Quand on analyse bien, on se rend compte que Saragosse a toujours eu de grandes équipes et que de nombreux très grands joueurs sont passés par le club : David Villa, Jorge Valdano, les frères Gabriel et Diego Milito, Fernando Morientes et j'en passe. Depuis cette victoire en Copa del Rey en 2005, les circonstances ont fait que les temps sont devenus difficiles mais je n'ai aucun doute qu'avant de passer sur l'autre berge, je reverrai Saragosse en Liga.
FMB : Il y a des clubs où, quand on y réussit, on est certain de pouvoir aller plus haut. C'est le cas de Saragosse ?
Absolument. Jouer à Saragosse, c'est l'un des meilleurs tremplins, d'abord pour la qualité du club mais aussi pour ses supporters, pour l'histoire. Regardez Morientes qui a joué au Real Madrid comme Esnáider, Villa au Barça. Quand tu joues bien à Saragosse, une équipe offensive, ça attire les très grands clubs.
DO : Saragosse se souvient avec toujours autant de ferveur de cette victoire en Coupe des Coupes, encore plus depuis que le club est tombé en deuxième division ?
Chacun d'entre nous sommes reconnus dans la rue car nous avons fait quelque chose d'important pour le club, les supporters et la ville.

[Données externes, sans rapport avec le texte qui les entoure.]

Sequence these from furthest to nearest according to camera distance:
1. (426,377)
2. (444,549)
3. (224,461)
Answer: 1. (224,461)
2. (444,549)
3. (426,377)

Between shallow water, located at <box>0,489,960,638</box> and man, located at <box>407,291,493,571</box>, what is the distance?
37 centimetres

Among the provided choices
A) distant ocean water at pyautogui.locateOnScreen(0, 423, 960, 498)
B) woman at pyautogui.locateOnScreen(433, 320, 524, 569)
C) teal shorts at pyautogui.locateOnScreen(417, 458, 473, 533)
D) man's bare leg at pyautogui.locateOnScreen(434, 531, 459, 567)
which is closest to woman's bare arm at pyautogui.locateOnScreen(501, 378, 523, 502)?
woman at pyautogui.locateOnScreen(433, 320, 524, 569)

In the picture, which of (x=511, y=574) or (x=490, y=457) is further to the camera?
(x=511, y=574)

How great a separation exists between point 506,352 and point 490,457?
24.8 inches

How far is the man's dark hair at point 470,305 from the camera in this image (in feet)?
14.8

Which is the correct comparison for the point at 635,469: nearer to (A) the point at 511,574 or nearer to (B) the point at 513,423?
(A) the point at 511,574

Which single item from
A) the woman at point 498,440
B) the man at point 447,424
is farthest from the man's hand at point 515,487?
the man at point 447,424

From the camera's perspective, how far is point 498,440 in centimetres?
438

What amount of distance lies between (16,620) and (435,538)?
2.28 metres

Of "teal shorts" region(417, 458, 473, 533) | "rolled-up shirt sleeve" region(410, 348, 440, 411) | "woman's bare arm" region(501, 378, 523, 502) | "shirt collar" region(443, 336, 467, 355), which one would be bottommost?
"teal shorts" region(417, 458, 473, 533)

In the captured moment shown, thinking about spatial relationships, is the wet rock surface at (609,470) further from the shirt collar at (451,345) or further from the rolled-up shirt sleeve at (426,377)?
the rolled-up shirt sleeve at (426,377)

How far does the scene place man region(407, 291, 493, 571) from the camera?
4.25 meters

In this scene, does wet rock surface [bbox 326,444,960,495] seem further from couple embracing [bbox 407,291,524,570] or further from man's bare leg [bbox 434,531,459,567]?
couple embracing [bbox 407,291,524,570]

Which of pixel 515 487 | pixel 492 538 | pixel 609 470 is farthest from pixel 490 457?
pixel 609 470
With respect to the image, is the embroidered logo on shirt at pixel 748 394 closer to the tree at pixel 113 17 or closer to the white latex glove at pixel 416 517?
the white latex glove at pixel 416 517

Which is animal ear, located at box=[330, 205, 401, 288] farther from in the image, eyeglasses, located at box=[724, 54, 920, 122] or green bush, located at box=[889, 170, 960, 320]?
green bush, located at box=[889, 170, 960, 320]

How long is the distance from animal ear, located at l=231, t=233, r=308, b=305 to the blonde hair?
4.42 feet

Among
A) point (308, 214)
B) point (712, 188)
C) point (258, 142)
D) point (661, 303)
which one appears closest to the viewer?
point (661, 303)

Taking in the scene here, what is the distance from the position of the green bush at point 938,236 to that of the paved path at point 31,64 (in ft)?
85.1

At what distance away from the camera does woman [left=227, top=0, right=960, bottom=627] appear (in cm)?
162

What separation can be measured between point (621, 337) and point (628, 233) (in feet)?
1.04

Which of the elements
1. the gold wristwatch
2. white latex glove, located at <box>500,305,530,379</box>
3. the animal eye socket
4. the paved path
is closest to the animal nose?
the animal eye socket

Rendre les gens heureux était ma manière de jouer. On voulait gagner et bien jouer et c'est vrai que notre équipe jouait très bien au ballon. Quand on est à Saragosse, on reçoit toujours autant de marques d'affection parce qu'on était une équipe offensive, qui voulait toujours attaquer à la maison comme à l'extérieur, et qui était belle à voir.
FMB : Vous avez même une rue à votre nom !
C'est incroyable non ? (Rires). Avoir de son vivant une rue à son nom dans une si grande ville, c'est presque incompréhensible. Ça montre l'importance de que nous avons réalisé. C'est moi qui ai marqué, certes, mais j'ai toujours dit que c'était la coupe de tout le monde, des joueurs, du club, des supporters et de tout Saragosse.